The ACT that was most commonly reported to cause side effects was AL. This could be attributed to the fact that AL is used more frequently in Malawi than any of the other types of ACT. The other types of ACT mentioned to cause side effects were DHA-PQ and artesunate-SP. It is important to note that some of the side effects that were reported such as headache, nausea, vomiting are also symptoms of malaria, and therefore might not be as a result of taking the drugs. Surprisingly, there was no mention of side effects caused by amodiaquine-artesunate, the second-line treatment for malaria in Malawi. Most of the health care professionals reported that they do not know how to report SAEs and therefore the government should consider providing more training on SAEs reporting and management as this has an impact on drug adherence.

Most of the participants knew the treatment guidelines for uncomplicated and severe malaria in children, non-pregnant adults and treatment of complicated malaria in pregnant women. However, only 40.0% of the participants knew the correct treatment guidelines for uncomplicated malaria in pregnant women.

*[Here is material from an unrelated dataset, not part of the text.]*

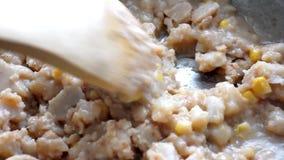 Stirring lobster corn chowder in skillet stock video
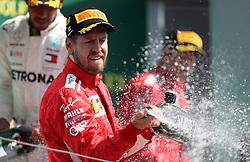 Ferrari's Sebastian Vettel celebrates his victory in the 2018 British Grand Prix at Silverstone Circuit, Towcester.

Pregnant women are one of the groups at most risk for malaria and its complications [15]. Additionally, since Malawi is a high malaria transmission area, most of the pregnant women present with asymptomatic malaria or a mild illness [16]. Therefore, with such low levels of knowledge on treatment guidelines, most pregnant women with uncomplicated would receive the wrong treatment.

Most of the doctors (73.1%) were still using microscopy to diagnose malaria. There were a few doctors who were using either RDTs only (1.2%) or RDTs and microscopy (25.6%) to diagnose malaria. Almost all of the doctors (84.1%) were also using clinical symptoms to diagnose malaria. The decision on which test to use depended on the availability of the test, costs and patient symptoms. RDTs have just been introduced in Malawi and, therefore, might not be readily available for use in all health facilities, clinics or other facilities. In most malaria endemic areas, diagnosis is done presumptively based on symptoms due to lack of equipment and microscopy expertise [17]. It is good to note that on the contrary, most of the doctors in this study diagnose malaria using a diagnostic test (microscopy or RDTs) in addition to symptoms.

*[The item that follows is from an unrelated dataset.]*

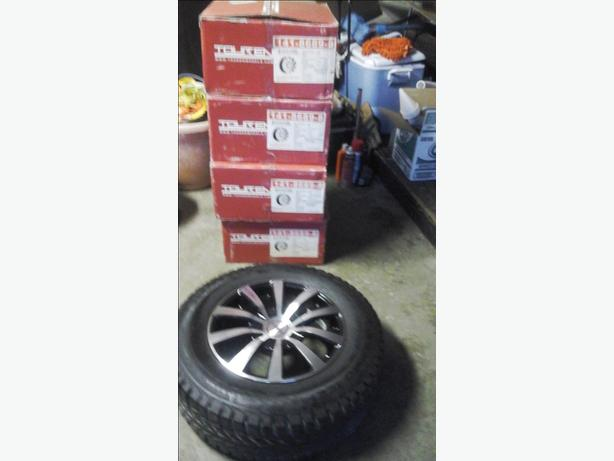 "Set of brand new 15"" mag rims & newer 205/70/15 all weather tires"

The study had the following limitations. Not all participants who were approached gave responses and they might have had different characteristics from the individuals who participated in this study. Second, the questionnaires were self-administered and some participants did not fill in all the required information. Third, the study recruited medical doctors and pharmacists only and therefore the results cannot be generalized to other cadres like clinical officers, nurses and community health workers who are also involved in managing patients with malaria. There is need to conduct further studies to assess if the level of knowledge and treatment practices would be different in the other cadres not included in this study. However, despite these limitations, important information was obtained on the knowledge and practices of health professionals in Malawi on ACT.

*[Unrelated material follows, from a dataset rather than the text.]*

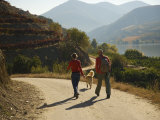 Couple with their Dog Hiking Along the Douro River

In conclusion, most of the health care professionals have heard about ACT and they know the treatment guidelines for malaria. However, only a few health care professionals have received training on how to use ACT and how to report SAEs resulting from ACT. It is important for the MOH to continue engaging health care professional to ensure correct use of ACT for proper management of malaria patients and to reduce the risk of development of resistance to ACT.